Wandering Thoughts archives

2018-10-29

Shooting myself in the foot by cargo-culting Apache configuration bits

I spent part of today working to put Prometheus's Blackbox prober exporter behind a reverse proxy in Apache (to add TLS and some security to it). Unlike some other pieces of Prometheus, the Blackbox exporter is not designed for this and so its little web server generates HTML pages with absolute urls like /metrics and /config, which doesn't work too well when you've relocated it to be under /blackbox/ in your reverse proxying rules. Years and years ago I would have just been out of luck, but these days Apache has mod_proxy_html, which can rewrite HTML to fix URLs as it flows back through your Apache reverse proxy.

I've never used mod_proxy_html before so I did my usual thing with Apache modules when I just want to hack something together; I skimmed the official Apache documentation, decided it was confusing me, did some Internet searches for examples and discussions, and used them to put together a configuration. The result behaved weirdly. I had the apparently obvious rewrite rule of:

<Location /blackbox>
   ProxyHTMLEnable On
   [...]
   ProxyHTMLURLMap / /blackbox/
   [...]
</Location>

As I understood it, this was supposed to transform a Blackbox HTML link of '/config' to '/blackbox/config', by mapping / to /blackbox. Instead, what I got out was /blackbox/blackbox/config. I flailed around with various alternatives and got any of the three following variants to work:

# Match only what's supposed to be there
ProxyHTMLURLMap "^/(metrics|config|probe|logs)(.*)" "/blackbox/$1$2" [R]

# Terrible hack, convert to relative URLs
ProxyHTMLURLMap / ./

# This works but I don't understand why
# and it has to be in *this order*
ProxyHTMLURLMap /blackbox /blackbox
ProxyHTMLURLMap / /blackbox/

Eventually I discovered the magic setting 'LogLevel debug proxy_html:trace3', which gave me a report of what was theoretically happening in the HTML rewriting process. What the logs said was that HTML rewriting appeared to be happening twice, which at least explained why I had wound up with a doubled /blackbox in the URL and why the last variant worked around it (on the second pass, mod_proxy_html matched the do-nothing rule and stopped).

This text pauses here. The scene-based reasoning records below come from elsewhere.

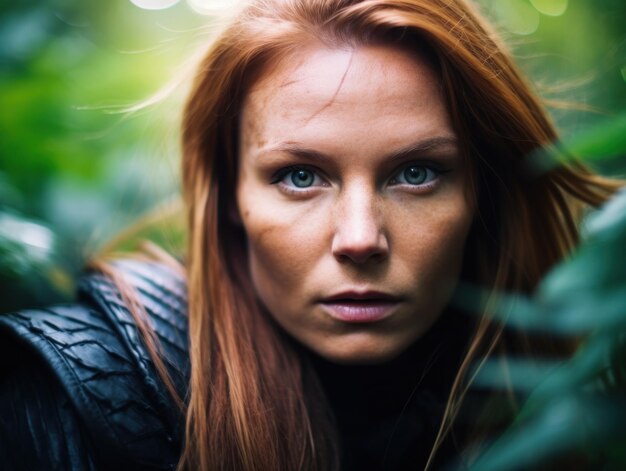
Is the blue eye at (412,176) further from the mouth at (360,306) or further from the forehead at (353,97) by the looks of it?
the mouth at (360,306)

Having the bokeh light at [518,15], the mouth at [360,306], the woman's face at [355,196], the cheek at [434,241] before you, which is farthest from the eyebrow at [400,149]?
the bokeh light at [518,15]

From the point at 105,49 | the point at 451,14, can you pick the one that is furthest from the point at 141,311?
the point at 105,49

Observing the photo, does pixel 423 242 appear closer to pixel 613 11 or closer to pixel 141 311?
pixel 141 311

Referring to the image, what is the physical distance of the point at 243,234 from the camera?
1.34 m

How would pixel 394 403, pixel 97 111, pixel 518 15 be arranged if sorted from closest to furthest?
pixel 394 403 < pixel 518 15 < pixel 97 111

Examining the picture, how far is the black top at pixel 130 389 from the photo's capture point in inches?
40.3

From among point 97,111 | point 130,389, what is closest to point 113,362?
point 130,389

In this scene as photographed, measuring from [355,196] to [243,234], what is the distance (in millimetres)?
383

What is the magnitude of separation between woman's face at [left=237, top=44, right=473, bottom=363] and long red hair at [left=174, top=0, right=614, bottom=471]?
57 mm

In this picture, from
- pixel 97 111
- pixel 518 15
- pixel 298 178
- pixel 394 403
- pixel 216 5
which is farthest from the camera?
pixel 97 111

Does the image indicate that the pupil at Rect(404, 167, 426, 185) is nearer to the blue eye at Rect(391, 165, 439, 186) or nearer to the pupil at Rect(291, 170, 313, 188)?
the blue eye at Rect(391, 165, 439, 186)

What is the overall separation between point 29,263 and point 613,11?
158 centimetres

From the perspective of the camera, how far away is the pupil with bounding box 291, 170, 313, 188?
1.11 m

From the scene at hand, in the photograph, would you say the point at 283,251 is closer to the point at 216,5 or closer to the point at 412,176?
the point at 412,176
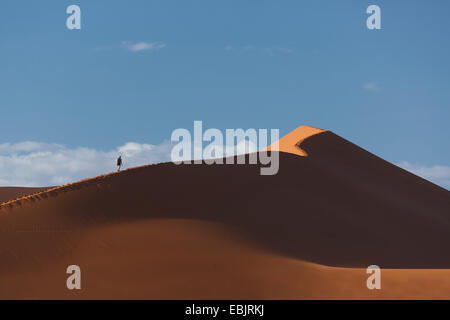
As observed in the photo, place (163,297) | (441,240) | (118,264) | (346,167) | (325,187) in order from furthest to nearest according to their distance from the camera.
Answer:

I read the official documentation again to see if I could figure out why the module was doing two passes, but it didn't have any enlightenment for me. Then, suddenly, I had a terrible suspicion. You see, I left out a little bit of my Apache configuration, a bit that I had just blindly copied from Internet sources (possibly here, but there are lots of mentions of it):

SetOutputFilter proxy-html

It turns out that in Apache 2.4, you don't want to set an output filter for mod_proxy_html. Just setting 'ProxyHTMLEnable On' is enough to get the module rewriting your HTML (presumably it internally hooks into Apache's filtering system). If you do go ahead and set mod_proxy_html as an output filter as well, you get the obvious thing happening; it acts twice, and then like me you will probably be fairly confused. Removing this setting made everything work.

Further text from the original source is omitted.